The lengthy and expensive process of training large AI models on powerful computer chips means that Gemini likely cost hundreds of millions of dollars, AI experts say. Google is expected to have developed a novel design for the model and a new mix of training data. The company has accelerated the release of its AI technology and poured resources into several new AI efforts in an attempt to drown out the noise around OpenAI’s ChatGPT and reestablish itself as the world’s leading AI company.
“We’re in a kind of tit-for-tat arms race,” says Oren Etzioni, a professor emeritus at the University of Washington and former CEO of the Allen Institute for AI. “There’s no reason to disbelieve that Gemini does better than GPT-4 on these benchmarks, but the next version, GPT-5, will do better than that.”
Etzioni says giant models like Gemini are thought to cost hundreds of millions of dollars to build, but the ultimate prize could be billions or even trillions in revenue for the company that dominates in supplying AI through the cloud. “This is a take-no-prisoners, must-win war,” he says
Fight Back
Google invented some key techniques at work in ChatGPT but was slow to release its own chatbot technology prior to OpenAI’s own release roughly a year ago, in part because of concern it could say unsavory or even dangerous things. The company says it has done its most comprehensive safety testing to date with Gemini, because of the model’s more general capabilities.
Gemini was tested using a data set of toxic model prompts developed by the Allen Institute for AI. Collins says the company is collaborating with external researchers to further “red-team” the model, pushing it to misbehave and discover its weak points. Without providing specifics, Collins said Gemini’s greater power requires Google to “up the bar on the sort of quality and safety checking that we have to do.”
A lot is riding on the new algorithm for Google and its parent company Alphabet, which built up formidable AI research capabilities over the past decade. With millions of developers building on top of OpenAI’s algorithms, and Microsoft using the technology to add new features to its operating systems and productivity software, Google has been compelled to rethink its focus as never before.
The search company first announced that it was working on Gemini at its I/O conference in May, as the company scrambled to add generative AI to search to head off the popularity of ChatGPT and the threat that OpenAI’s technology might power up Microsoft’s Bing search engine. Google’s estimated share of the global search market still exceeds 90 percent, but the Gemini launch appears to show the company continuing to ramp up its response to ChatGPT.

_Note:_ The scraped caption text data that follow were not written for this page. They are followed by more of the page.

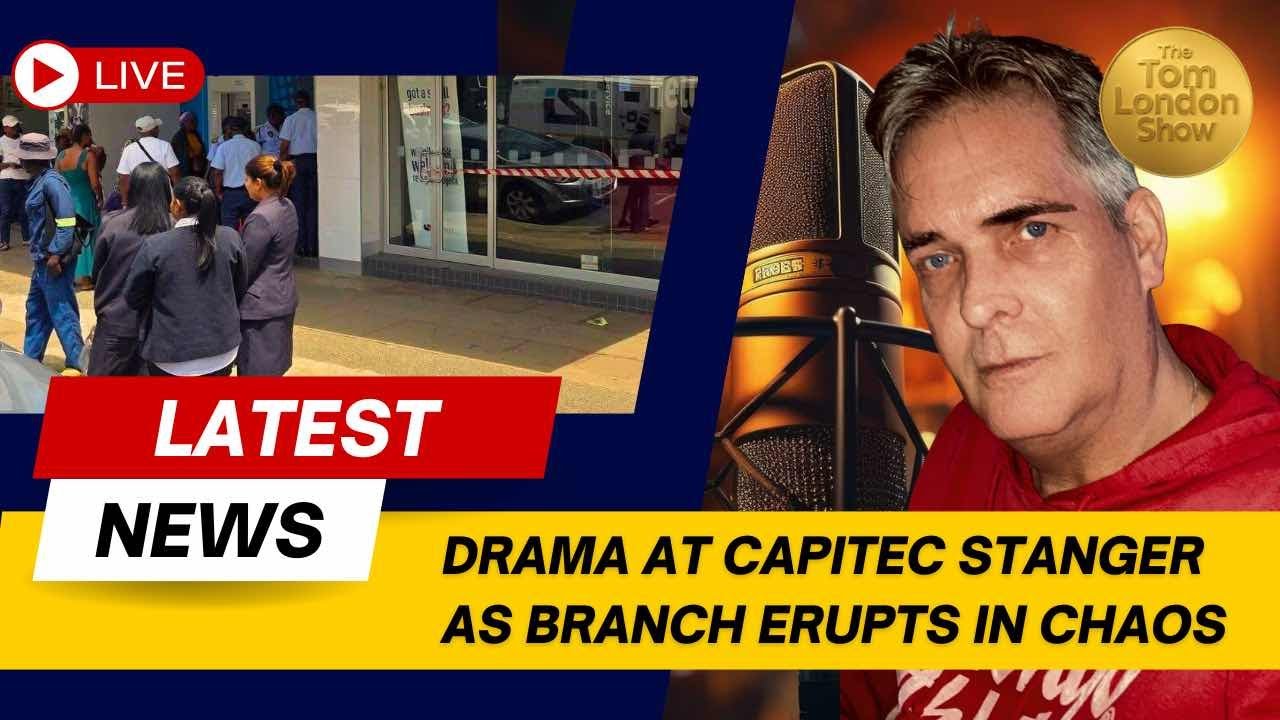 Latest news on the Capitec Stanger drama, N2 Chaos and a new ward in Charlotte Maxeke.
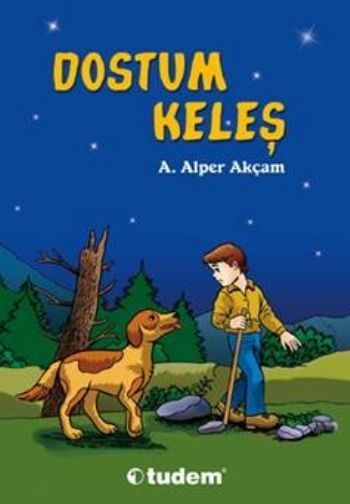 Dostum Keleş, A. Alper Akçam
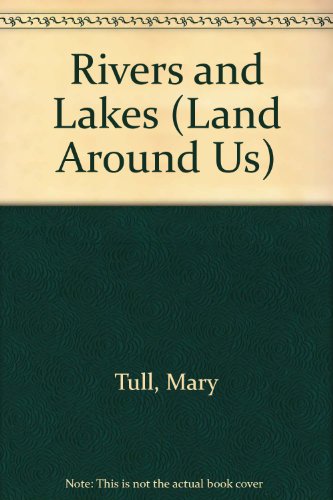 Reading Expeditions (Social Studies: the Land Around Us): Rivers and Lakes   2004 9780792245612 Front Cover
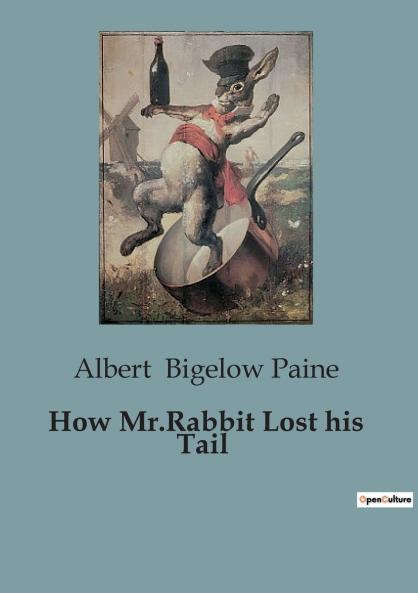 How Mr.Rabbit Lost his Tail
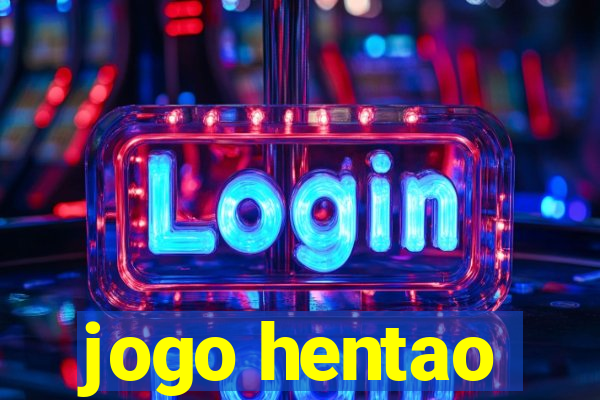 jogo hentao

Google DeepMind, the division that led development of Gemini, was created as part of that response by merging Google’s main AI research group, Google Brain, with its London-based AI unit, DeepMind, in April. But the Gemini project drew on researchers and engineers from across Google for the past few months. It made use of a recently upgraded version of Google’s custom silicon chips for training AI models, known as Tensor Processing Units (TPUs).
Gemini was named to mark the twinning of Google's two major AI labs and as a reference to NASA's Project Gemini, which paved the way for the Apollo Program's moon landings.
Alexei Efros, a professor at UC Berkeley who specializes in the visual capabilities of AI, says Google’s general approach with Gemini appears promising. “Anything that is using other modalities is certainly a step in the right direction,” he says.
Efros suspects Gemini will still, like GPT-4, show marked limitations in its ability to understand the complexities of the real world. But he and other researchers are unlikely to get to know everything they’d like to about Google’s creation. “That's the problem with all these proprietary models,” Efros says. “We don't really know what's inside.”